Fue ordenado sacerdote de rito bizantino y posteriormente llegó a ser Arzobispo de Polotsk (hoy parte de Bielorrusia).
A San Josafat le tocó vivir tiempos muy difíciles: el cisma con Roma, templos en ruinas, el clero secular en crisis con sacerdotes “casados” y con una vida monástica en franco declive.
Como obispo, San Josafat convocó sínodos para enfrentar la crisis, publicó un catecismo, dispuso ordenanzas sobre la conducta del clero y buscó acabar con las interferencias del poder secular en los asuntos de la iglesia local.

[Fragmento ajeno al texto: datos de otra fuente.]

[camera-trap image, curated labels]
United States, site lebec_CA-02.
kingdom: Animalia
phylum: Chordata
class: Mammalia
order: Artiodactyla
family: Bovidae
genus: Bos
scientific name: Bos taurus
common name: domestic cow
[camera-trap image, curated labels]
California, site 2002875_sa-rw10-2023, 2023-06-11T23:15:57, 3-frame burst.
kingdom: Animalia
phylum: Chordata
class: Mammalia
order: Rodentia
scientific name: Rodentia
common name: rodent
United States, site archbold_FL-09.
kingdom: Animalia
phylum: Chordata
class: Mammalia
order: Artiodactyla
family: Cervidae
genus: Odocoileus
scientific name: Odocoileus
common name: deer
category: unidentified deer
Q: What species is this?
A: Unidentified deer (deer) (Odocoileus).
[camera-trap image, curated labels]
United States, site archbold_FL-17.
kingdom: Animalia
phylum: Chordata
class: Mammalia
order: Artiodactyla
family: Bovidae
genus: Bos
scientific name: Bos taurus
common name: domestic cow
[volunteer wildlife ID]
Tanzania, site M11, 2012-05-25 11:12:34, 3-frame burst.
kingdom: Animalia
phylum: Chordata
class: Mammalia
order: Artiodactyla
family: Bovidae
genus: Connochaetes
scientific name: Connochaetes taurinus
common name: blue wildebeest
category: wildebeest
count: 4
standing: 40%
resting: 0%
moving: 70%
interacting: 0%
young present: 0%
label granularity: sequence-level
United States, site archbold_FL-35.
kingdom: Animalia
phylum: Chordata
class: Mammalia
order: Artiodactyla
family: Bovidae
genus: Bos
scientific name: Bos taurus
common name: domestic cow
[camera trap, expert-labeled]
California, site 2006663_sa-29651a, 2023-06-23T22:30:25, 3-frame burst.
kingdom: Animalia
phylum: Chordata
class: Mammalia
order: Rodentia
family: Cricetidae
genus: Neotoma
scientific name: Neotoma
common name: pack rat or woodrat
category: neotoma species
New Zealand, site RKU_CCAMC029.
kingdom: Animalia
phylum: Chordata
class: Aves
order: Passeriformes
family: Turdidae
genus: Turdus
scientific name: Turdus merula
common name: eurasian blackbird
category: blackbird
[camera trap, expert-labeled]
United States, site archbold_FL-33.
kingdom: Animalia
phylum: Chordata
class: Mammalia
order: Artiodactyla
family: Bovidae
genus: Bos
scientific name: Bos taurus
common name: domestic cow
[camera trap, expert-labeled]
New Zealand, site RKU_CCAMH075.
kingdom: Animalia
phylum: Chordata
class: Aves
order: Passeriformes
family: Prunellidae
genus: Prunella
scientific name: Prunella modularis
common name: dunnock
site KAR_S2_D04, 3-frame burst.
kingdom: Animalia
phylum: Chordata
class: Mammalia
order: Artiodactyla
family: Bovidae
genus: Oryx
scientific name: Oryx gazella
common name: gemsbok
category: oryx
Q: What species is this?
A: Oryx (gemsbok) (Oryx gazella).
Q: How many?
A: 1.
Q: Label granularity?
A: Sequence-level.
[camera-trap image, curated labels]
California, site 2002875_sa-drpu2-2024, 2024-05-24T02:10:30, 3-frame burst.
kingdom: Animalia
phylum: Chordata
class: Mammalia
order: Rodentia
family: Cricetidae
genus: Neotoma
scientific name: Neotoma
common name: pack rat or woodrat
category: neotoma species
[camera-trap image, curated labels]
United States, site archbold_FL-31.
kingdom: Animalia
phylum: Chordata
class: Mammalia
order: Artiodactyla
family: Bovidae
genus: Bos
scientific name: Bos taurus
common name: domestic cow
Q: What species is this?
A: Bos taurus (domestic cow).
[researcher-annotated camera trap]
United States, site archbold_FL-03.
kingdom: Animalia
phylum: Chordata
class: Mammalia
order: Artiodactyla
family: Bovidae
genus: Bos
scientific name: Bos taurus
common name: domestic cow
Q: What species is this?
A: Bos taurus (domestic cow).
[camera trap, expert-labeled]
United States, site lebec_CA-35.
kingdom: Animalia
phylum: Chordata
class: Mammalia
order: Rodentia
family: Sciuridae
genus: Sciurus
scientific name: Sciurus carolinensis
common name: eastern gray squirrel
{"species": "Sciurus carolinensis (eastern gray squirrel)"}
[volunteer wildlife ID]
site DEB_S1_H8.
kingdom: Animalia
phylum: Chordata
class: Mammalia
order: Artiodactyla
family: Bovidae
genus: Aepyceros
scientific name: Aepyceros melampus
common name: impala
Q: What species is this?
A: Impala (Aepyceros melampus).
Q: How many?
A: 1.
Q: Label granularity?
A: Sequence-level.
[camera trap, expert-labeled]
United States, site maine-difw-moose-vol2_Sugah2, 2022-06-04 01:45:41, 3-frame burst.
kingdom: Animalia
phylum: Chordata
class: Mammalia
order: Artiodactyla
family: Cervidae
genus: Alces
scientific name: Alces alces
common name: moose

San Josafat fue canonizado por el Beato Pío IX, siendo el primer Santo de la Iglesia de Oriente con un proceso formal de canonización.
Durante el Concilio Vaticano II, y a solicitud del Papa San Juan XXIII, los restos de San Josafat fueron puestos en el altar de San Basilio, en la Basílica de San Pedro.
El Papa Pío XI, en su Carta Encíclica “Ecclesiam Dei” escribió que San Josafat “comenzó a dedicarse a la restauración de la unidad, con tanta fuerza y tanta suavidad a la vez y con tanto fruto que sus mismos adversarios lo llamaban «ladrón de almas»”.